October 3rd, 2006

Volvo

A Hellish Experience

I remember going to church school on Sundays (classes for the kids so they wouldn't have to sit through the unbearably boring sermons) and learning about the devil. And I remember secretly thinking that there wasn't a devil, but not wanting to raise my hand to say that because Mr. Mason seemed to think there most certainly was a devil and Mr. Mason talked with a drawn-out non-intensity found only in prosaic Ben Stein movies. Mr. Mason thought a lot of things that I didn't particularly care for or understand and felt that a fairly literal interpretation of the Bible was suitable entertainment for eight and nine year-olds at a time when they would all rather be watching cartoons or pulling the legs off spiders.

"How many times do I have to sin before I go to hell?" I asked.

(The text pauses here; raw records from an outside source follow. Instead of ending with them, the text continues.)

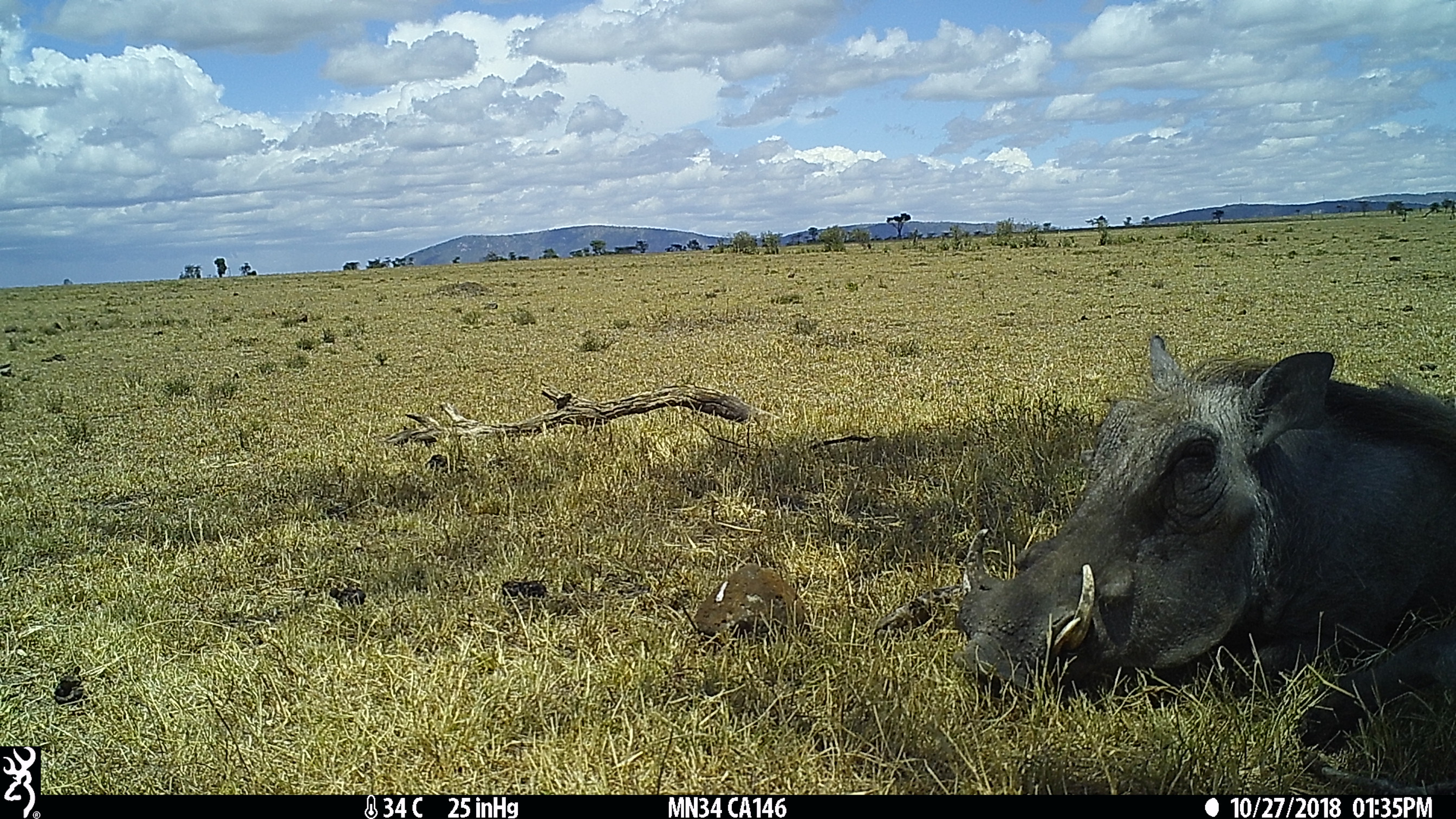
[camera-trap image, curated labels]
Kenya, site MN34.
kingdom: Animalia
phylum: Chordata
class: Mammalia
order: Artiodactyla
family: Suidae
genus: Phacochoerus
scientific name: Phacochoerus africanus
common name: common warthog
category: warthog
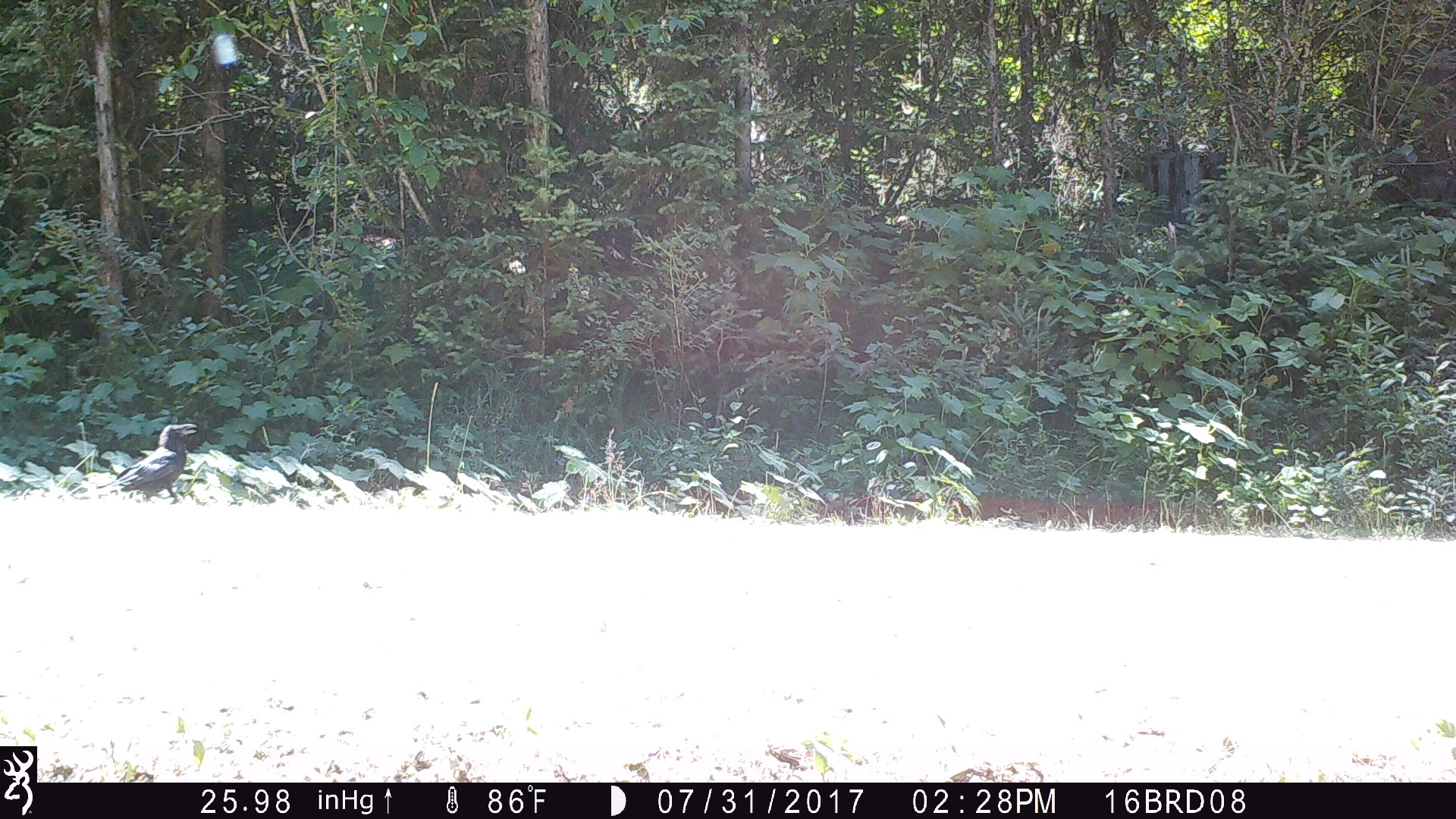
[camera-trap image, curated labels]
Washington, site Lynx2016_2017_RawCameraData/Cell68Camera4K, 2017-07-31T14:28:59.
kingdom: Animalia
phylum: Chordata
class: Aves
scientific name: Aves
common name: birds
Aves (birds). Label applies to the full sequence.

I wanted to make sure I knew so that I didn't accidentally exceed my limit. "What's my cutoff?" I asked, hoping for a concise, definitive answer..."Two hundred sins!" or "A million sins!" Maybe a differentiation in degree-- 20 big sins, and 2,000 little indiscretions-- things like stealing a candy corn off my sister's cupcake or telling my mother I'd brushed my teeth when all I'd really done was swish water around in my mouth and eaten some toothpaste.

"There's no number of sins," he said, in his lifeless monotone. "You have to blaaaaahhhhblahblahblahblahblahblah blah blah blahblahblah. Blah blah blahblahblahblah blah."

I had timed Mr. Mason once with an orange stopwatch I had won for 300 tickets at Mr. Arcade. He had talked for 45 consecutive minutes about something remotely biblical without either coming up for air or interspersing the speech with an activity like the other teachers would do. ("Make a diorama of the nativity!" or "Name all the books of the bible as fast as you can IN ORDER...GO!")

Mr. Mason looked at me as if he had answered my questions sufficiently as I politely rubbed the sleep out of my eyes. He used the word "repenting" several times, drawing it out, (reeee-penting) and I remember wondering how on earth I could "repent" (whatever that was supposed to mean) when I had never "pented" in the first place. I looked at the other children in class, most of whom were either semi-conscious or eagerly playing their newly released "Game Boy" consoles under the table. Alex, who sat next to me, was passing a note under the table to somebody. Alex was probably going to hell, I thought. And Michael Ovin from my class in school with Mrs. Breidenbach. I really did not want to have to sit next to them in hell, if it existed.

And it was a big "If." I had my doubts that there was a hell at all. I had read the ten commandments-- a clearly defined list of rules, like every birthday party venue I had ever visited in my life. No running, no screaming, thou shalt not kill, no climbing the climbing wall without a harness and an adult present, do not dive-- shallow water, no eating inside the fence, honor thy mother and father, you must be "this tall" to go to hell. Hell seemed like it was created by whoever it was who ran Germonds Pool or Rye Playland and was becoming increasingly difficult to take seriously.


"So am I going to hell?" I asked him, just on the off chance that it existed and I met the majority of the requirements.

Mr. Mason looked at me, tired. "Not as long as you repent," he said slowly.

"What if I don't repent?" I asked, just curious, and Mr. Mason paused, slowly, unsure he wanted to answer a nine year-old girl's questions with, "Well, then you're going to hell."

He bit his lip awkwardly, holding it with his bottom teeth while nodding his head in thought. He glanced upward briefly before focusing his gaze on mine.

"I'm sure we can work something out," he said.